Sundance 2011 Review: MAD BASTARDS
It goes without saying that there are few parts of this world that are pumping out routinely solid pieces of narrative cinema quite like the great country of Australia.
With 2010 being something of a renaissance for the nation, with films like ANIMAL KINGDOM and RED HILL garnering quite a bit of critical acclaim, the Aussies are back with another highly talked about film, the Sundance premiere of Brendan Fletcher’s MAD BASTARDS. However, despite some lush visuals, and one hell of an engaging score, the film ultimately rings more hallow than a decade old didgeridoo.
A coming-of-age story in many ways, MAD BASTARDS follows TJ, a tough Aboriginal man, who must travel to Kimberley to see the son he has never truly known. This trip takes him on a journey not only across some absolutely breathtaking landscapes, but also into the inner most reaches of his being. Bringing him to question not only his life moving forward, but his life looking back, this film is a visually haunting meditation on humanity, wrapped around a narrative that ultimately drives you absolutely mad in its mediocrity.

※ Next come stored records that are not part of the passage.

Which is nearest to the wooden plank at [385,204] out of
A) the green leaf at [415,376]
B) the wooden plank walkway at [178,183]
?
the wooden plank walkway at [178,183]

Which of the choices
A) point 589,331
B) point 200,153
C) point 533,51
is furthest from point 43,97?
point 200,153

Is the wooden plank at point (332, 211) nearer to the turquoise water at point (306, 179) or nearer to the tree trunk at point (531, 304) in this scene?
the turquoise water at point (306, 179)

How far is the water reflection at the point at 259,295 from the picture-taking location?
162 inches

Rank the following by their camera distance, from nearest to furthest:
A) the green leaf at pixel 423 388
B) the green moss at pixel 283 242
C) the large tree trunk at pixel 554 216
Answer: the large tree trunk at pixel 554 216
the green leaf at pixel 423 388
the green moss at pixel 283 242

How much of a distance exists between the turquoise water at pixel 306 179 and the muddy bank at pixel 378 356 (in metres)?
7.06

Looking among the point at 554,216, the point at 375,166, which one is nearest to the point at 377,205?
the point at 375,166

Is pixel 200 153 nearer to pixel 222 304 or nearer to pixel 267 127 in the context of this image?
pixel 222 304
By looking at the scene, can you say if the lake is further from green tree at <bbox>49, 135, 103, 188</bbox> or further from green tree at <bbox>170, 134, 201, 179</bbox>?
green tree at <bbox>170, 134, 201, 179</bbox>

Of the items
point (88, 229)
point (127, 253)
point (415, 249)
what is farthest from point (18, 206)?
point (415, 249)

The film, featuring a largely Aboriginal cast, is an interesting little beast.
MAD BASTARDS thrives on the viewers enthralling love for the lush and vibrant visuals that the Australian landscape can help craft. Featuring an absolutely breathtaking sense of style, the film’s cinematography may be where it is most easily championed. It features a neo-neo-realist type color palette, and while it may lack the truly coherent narrative that makes films from the likes of Ramin Bahrani so engaging, it’s a visual tour-de-force that makes even films like the aforementioned RED HILL pale in comparison.
However, it is this style that also inherently alters the nature of the narrative.

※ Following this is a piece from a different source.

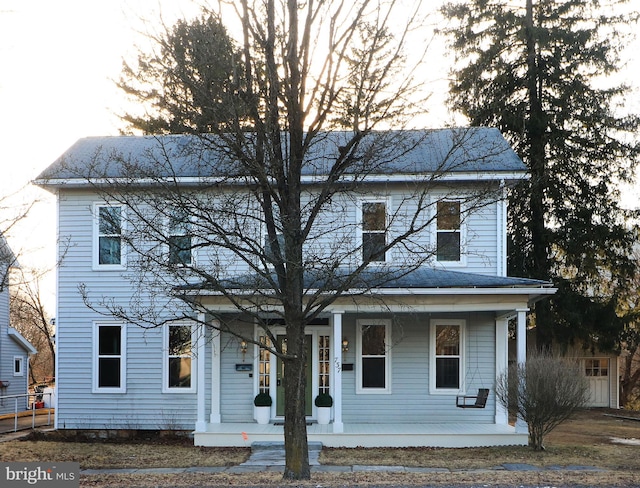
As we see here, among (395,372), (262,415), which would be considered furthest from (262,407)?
(395,372)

The film’s primary issue comes in the form of its ability to coherently tell a story, and ultimately reward the viewer once the said story is told. Based off real life events of the film’s actors lives, the film suffers from not only overall poor editing (cross-cuts, disorienting character shifts, etc.,) but also a true lack of depth with the characters in question. For any good character study, let alone any coming of age tale as there are about a dime a dozen, each character must have a set of distinctive traits and characteristics that sets them apart from one another. While I never became confused as to what was going on, there is a distinct disconnect between the viewer and the characters (and more over the narrative) that makes the film seem as though it’s not quite sure what it wants to truly do.

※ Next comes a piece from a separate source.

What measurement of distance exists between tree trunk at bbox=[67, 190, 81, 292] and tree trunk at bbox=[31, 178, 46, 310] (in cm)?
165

BASTARDS does do a lot of things within the narrative right, at least thematically, however. The film’s primary focus here may be on the landscapes, particularly when looking at Fletcher’s almost fetishistic drive to jump from scene to scene and landscape to landscape, but thematically, it’s a really interesting look at a collection of men who all share one thing: no men to look up to. This theme may be one that’s looked upon in many films of this nature (take Ken Loach’s brilliant KES for example), but it's tonally well done here, and ultimately plays as the film’s primary rewarding element when the final credits begin to roll.
Also, the use of music here is nothing short of impeccable. With artists The Pigram Brothers and Alex Lloyd teaming up for the film’s soundtrack, it is used to utter perfection here, often adding a sense of emotional depth to portions of the film that could used that kick in the nuts.
It also helps that the performances are relatively solid. Top lining this cast is Dean Daley-Jones, who is perfectly cast as the brooding journeyman TJ. He plays an ex-con who has a perfectly portrayed violent side that is often left simmering just below the surface. Newcomer Lucas Yeeda plays his long lost son, Bullet, who after burning down a house, is set to a special camp. Not given the time to say all that much, he may not give a star-making performance, but it is a turn that just as tonally perfect as his character’s father’s. Ngaire Pigram gives a great performance as Bullet’s mother, and rounding out the cast is Greg Taiti, who gives the film’s most memorable turn as Bullet’s grandfather, Tex. Simply put, the film is carried on the shoulders of more than capable stars.